In the brown notes text, change every "brown notes" to "brown tones" and give the passage again from "In the case" up to and including "their audience members.".

(Extracted text)

In the case of brown notes, the TV show Mythbusters conducted a test and found that they do not exist.[1] Many had already doubted their existence beforehand. Although brown notes have been debunked, the following ten pieces of art are reported to have created some strange effects in their audience members.
10 Avatar
James Cameron’s Avatar is the highest-grossing film of all time. Its story is a bit Aliens meets Dances with Wolves with some of the creatures from the Star Wars cantina. In Avatar, a corporation tries to mine a rare mineral from the planet Pandora, only to come into conflict with the planet’s natives, a blue-skinned group of aliens called the Na’vi. It’s a movie with a message. It’s got some spectacular action sequences. Some might call it repetitive, but “threatening” is not a word that anyone would use to describe Avatar. As a result of the film’s success and uplifting story, it might come as a surprise to some that it has been known to create some adverse reactions in audience members.

(End Extracted text)
(Recorded information)

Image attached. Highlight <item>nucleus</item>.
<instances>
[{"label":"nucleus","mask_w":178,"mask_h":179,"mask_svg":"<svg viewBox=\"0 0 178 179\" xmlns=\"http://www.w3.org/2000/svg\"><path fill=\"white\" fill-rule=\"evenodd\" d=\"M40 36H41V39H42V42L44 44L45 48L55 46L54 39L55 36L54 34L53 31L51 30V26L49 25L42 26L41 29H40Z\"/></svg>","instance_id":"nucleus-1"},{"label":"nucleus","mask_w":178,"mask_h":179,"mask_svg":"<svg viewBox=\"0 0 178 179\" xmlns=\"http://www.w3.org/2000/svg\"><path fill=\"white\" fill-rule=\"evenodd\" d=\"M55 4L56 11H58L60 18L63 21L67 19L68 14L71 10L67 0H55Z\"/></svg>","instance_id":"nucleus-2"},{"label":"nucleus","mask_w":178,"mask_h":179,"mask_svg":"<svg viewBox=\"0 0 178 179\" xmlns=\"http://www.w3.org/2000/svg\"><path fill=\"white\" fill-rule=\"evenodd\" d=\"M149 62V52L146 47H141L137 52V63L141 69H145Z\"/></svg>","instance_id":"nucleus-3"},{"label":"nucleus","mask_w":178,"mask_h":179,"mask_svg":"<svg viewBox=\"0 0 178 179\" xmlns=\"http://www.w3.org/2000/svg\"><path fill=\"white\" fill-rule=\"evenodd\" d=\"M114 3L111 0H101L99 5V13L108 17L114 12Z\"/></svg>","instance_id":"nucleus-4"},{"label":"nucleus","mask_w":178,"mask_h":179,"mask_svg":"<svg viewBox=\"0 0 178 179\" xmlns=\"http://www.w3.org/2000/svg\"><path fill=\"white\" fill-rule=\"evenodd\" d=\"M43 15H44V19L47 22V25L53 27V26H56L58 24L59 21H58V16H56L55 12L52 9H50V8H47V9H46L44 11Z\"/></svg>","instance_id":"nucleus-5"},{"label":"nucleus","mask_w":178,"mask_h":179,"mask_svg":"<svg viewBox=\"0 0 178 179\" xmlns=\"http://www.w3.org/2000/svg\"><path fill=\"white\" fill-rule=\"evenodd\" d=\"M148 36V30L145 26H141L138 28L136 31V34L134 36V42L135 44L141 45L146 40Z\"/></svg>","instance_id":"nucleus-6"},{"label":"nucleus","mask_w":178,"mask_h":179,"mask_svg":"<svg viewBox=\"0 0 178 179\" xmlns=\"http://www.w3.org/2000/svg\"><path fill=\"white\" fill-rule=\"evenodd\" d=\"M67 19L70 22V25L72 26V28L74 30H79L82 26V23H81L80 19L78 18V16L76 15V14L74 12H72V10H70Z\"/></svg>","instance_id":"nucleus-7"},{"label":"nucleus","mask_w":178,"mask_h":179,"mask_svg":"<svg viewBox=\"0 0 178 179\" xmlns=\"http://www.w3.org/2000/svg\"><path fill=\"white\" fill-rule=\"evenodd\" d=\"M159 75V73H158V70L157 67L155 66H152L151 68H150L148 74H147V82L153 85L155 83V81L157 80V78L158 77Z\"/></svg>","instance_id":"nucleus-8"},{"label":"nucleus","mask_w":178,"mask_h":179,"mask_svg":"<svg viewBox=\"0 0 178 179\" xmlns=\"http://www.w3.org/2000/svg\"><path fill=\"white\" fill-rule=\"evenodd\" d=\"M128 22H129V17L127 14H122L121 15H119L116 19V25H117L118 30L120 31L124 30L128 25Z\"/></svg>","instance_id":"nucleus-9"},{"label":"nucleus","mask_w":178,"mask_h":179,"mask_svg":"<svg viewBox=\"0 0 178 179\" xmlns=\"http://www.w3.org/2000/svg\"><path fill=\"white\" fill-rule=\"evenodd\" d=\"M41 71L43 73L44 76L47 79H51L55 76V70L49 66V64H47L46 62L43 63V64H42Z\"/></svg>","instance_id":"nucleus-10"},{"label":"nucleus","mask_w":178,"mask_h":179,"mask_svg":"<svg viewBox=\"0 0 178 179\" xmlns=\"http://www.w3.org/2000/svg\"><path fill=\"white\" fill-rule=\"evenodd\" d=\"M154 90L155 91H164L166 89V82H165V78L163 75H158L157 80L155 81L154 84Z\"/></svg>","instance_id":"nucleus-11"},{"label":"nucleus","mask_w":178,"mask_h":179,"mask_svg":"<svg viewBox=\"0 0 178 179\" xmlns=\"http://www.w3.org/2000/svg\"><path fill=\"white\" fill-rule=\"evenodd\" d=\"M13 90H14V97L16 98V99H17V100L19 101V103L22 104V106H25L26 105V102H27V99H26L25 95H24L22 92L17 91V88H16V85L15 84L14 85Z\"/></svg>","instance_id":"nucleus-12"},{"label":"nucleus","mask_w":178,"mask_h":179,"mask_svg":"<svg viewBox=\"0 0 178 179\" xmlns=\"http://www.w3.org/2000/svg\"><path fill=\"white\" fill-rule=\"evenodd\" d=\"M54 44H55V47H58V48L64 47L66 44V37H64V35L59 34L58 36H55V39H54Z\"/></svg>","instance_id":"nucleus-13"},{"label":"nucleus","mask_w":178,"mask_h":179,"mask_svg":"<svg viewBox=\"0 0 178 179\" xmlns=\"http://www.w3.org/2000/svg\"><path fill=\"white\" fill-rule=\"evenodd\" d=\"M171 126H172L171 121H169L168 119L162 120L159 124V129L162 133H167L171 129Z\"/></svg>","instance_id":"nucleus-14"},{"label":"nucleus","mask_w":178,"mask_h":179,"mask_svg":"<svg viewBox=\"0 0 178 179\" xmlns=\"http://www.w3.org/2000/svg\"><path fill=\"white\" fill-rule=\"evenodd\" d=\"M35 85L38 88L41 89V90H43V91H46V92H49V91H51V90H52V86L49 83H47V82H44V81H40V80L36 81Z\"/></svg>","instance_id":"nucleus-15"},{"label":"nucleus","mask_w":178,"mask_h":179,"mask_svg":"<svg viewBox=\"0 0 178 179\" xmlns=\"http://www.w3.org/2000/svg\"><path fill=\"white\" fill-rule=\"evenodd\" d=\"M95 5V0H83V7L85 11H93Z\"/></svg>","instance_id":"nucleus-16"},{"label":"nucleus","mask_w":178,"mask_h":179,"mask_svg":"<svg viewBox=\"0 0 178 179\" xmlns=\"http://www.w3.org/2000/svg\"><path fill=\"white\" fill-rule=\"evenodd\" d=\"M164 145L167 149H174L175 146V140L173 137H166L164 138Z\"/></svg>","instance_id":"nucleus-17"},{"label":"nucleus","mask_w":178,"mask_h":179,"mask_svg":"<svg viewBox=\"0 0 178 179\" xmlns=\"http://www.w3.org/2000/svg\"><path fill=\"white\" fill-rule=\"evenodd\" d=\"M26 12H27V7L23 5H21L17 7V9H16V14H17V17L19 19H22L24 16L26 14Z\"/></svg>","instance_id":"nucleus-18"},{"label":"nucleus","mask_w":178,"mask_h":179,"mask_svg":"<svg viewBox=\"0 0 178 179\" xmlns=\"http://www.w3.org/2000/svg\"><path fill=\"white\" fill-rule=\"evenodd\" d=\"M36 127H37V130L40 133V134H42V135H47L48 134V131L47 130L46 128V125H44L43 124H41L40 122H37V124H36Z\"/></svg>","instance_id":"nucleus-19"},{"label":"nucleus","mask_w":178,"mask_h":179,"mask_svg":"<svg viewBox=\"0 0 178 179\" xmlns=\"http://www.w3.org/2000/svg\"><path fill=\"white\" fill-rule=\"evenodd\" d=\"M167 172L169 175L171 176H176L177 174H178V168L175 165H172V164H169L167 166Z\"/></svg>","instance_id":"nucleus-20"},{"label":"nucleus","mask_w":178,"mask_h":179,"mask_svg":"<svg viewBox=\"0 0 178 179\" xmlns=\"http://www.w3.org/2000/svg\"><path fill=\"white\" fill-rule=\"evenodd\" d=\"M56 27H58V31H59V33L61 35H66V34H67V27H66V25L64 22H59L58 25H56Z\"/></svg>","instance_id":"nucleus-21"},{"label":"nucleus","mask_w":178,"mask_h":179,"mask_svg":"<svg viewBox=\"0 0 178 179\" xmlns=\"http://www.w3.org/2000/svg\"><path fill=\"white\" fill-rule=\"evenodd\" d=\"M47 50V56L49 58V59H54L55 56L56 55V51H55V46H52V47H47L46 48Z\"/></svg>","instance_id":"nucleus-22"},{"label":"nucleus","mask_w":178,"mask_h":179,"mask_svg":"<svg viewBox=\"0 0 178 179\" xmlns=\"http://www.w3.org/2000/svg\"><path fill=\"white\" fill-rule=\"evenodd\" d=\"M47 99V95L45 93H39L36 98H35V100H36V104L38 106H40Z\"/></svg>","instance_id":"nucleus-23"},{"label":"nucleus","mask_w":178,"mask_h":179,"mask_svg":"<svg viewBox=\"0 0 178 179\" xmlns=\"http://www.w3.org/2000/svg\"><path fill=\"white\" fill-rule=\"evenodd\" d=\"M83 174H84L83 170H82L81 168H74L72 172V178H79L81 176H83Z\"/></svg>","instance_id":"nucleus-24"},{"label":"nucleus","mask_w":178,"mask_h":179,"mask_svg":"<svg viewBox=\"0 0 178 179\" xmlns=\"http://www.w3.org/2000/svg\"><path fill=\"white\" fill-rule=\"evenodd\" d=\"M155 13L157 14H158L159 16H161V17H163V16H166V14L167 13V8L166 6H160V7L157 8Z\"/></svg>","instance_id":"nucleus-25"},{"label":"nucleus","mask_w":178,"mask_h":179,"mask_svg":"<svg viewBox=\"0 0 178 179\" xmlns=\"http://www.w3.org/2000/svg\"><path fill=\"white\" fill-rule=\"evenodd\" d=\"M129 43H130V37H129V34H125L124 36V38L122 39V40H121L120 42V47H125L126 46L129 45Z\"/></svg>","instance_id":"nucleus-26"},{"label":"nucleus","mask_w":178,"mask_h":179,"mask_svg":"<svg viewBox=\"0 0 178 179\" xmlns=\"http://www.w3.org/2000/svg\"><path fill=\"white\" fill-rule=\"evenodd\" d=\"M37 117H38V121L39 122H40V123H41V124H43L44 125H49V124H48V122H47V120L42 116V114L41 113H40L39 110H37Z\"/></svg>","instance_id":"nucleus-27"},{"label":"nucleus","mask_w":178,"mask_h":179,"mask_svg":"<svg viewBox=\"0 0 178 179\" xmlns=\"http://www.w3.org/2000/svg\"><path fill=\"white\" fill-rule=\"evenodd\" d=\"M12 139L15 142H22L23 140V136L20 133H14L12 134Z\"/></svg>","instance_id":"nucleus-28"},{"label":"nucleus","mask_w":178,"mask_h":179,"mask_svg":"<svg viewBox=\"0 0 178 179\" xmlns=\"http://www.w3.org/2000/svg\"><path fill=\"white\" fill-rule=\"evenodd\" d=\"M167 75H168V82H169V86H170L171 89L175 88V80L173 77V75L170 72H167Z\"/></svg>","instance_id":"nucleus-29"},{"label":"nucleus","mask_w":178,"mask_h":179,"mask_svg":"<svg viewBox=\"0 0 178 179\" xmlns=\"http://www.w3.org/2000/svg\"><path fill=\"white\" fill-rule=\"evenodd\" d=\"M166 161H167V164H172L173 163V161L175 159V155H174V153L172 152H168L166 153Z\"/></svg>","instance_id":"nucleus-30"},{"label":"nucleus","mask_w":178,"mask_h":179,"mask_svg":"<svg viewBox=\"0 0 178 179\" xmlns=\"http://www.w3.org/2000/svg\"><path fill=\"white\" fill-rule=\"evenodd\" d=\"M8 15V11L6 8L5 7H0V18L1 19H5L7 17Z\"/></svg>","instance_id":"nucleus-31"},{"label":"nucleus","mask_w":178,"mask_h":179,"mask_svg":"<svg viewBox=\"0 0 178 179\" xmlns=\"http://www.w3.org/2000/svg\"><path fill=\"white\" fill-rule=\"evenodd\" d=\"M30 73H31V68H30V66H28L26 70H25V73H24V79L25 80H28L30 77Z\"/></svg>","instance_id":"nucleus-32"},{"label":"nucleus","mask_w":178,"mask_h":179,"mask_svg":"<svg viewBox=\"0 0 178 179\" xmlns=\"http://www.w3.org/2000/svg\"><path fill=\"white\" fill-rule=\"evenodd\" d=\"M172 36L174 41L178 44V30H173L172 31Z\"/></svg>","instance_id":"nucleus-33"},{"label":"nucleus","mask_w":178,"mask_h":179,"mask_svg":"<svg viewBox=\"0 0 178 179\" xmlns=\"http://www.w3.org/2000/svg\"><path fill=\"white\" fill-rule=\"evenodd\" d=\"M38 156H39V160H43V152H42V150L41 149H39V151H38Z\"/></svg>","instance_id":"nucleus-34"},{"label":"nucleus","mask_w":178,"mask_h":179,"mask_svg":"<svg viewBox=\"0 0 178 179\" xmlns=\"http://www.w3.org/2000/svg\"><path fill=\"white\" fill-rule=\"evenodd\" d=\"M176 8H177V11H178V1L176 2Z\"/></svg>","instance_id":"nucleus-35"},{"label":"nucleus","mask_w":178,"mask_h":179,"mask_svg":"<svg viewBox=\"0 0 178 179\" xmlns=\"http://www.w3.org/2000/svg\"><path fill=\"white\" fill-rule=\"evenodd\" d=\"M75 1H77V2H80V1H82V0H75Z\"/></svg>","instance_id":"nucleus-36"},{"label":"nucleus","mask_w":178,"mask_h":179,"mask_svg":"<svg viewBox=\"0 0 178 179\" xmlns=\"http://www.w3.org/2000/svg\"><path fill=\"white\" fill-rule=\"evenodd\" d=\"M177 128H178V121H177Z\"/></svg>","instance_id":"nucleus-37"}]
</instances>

(End Recorded information)

### Task result
In the case of brown tones, the TV show Mythbusters conducted a test and found that they do not exist.[1] Many had already doubted their existence beforehand. Although brown tones have been debunked, the following ten pieces of art are reported to have created some strange effects in their audience members.